One thing I do appreciate is that the article acknowledges that Curl-Salemme has taken very little action to make amends to the community. However, that’s relegated to the very end of the story. The rest of it attempts to smooth over the severity of Curl-Salemme’s views with platitudes, or allows her empty statements to exist unchallenged.
But there’s another glaring omission in this article about why PWHL fans hate Curl-Salemme so much. It’s not just her bigoted tweets—it’s the fact that she’s a very dirty player who has given public statements as recently as this year saying that she enjoys being “the villain.” If the boos provide solace for you babe, why are you complaining about them now? It’s giving “signed a two-year contract extension with the Frost and am hoping to make an Olympic team” image rehab, but I digress.

Going back to her dirty style of play, it’s important to contextualize just how bad it is. Curl-Salemme was suspended three times in one year for dangerous hits to the head—more than any other player. That’s three times in fewer than 30 games. She even missed a playoff game last season due to a suspension for an illegal hit. While her coach, Ken Klee, has defended her as a “hard player” and said that other players have also had “multiple incidents” (while citing Maire-Philip Poulin by name), Curl-Salemme’s three suspensions in a single season don’t even come close.
In fact, as Alyssa Turner pointed out at The Ice Garden following Curl-Salemme’s third suspension last season, in over 150 professional games, Marie-Philip Poulin has never received a single suspension. “She’s received two separate fines in the PWHL,” The Ice Garden notes, “but has never been given a suspension as a professional hockey player during her history in the CWHL, PWHPA, and now the PWHL.”
There’s nothing wrong with owning the role of a heel in a sporting context. Sports are competition, and professional sports are entertainment, first and foremost. Someone like Diana Taurasi built her entire career around being an on-court villain who could back up her mouth with her basketball performance. There’s a great example of this in the PWHL, too—look at the Montreal Victoire’s Abby Roque. Roque heckles fans right back—hockey creator cellynchill has even suggested that Roque v. Ottawa Charge fans are the real PWHL rivalry. She is someone who owns the role of a heel within the league but is loved for it by fans in a way Curl-Salemme is not.

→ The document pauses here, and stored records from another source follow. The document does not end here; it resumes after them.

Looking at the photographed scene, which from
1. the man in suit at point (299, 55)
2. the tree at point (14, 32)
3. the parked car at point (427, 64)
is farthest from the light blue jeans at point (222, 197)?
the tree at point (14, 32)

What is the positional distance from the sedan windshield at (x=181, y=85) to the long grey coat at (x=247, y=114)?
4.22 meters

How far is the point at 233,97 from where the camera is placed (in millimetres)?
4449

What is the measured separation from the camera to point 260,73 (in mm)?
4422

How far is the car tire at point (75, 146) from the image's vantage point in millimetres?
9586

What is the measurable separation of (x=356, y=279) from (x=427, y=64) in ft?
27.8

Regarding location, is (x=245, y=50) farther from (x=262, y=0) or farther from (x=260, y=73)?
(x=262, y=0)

Curl-Salemme has not shown any signs of wanting to change her on-ice behavior, either. She’s already had a nasty interaction with an opponent this season—last week, Curl-Salemme imposed a massive hit on the Boston Fleet’s Rylind MacKinnon, reciving a two-minute penalty for roughing. In retaliation, the Fleet’s Laura Kluge cross-checked Curl-Salemme, and was handed a five-minute major penalty and a game misconduct—with 11 seconds left in the game. After instigating the entire sequence, Curl-Salemme smirked at Kluge when she received the game misconduct.
It’s just ugly all around. And without the added context of how Curl-Salemme shows up as an actual hockey player, Salvian’s article fails to tell the entire story of her chilly reception by the PWHL’s fanbase. Her transphobia likely would have been enough to make her enemies, but let’s be real—hockey is a relatively conservative sport compared to many others. It’s likely that plenty of other PWHL players share at least some version of Curl-Salemme’s views.
Regardless of how many quotes her teammates give about their pleasant interactions with her, fans aren’t going to embrace Curl-Salemme until or unless she changes both her on-ice behavior and off-ice conduct.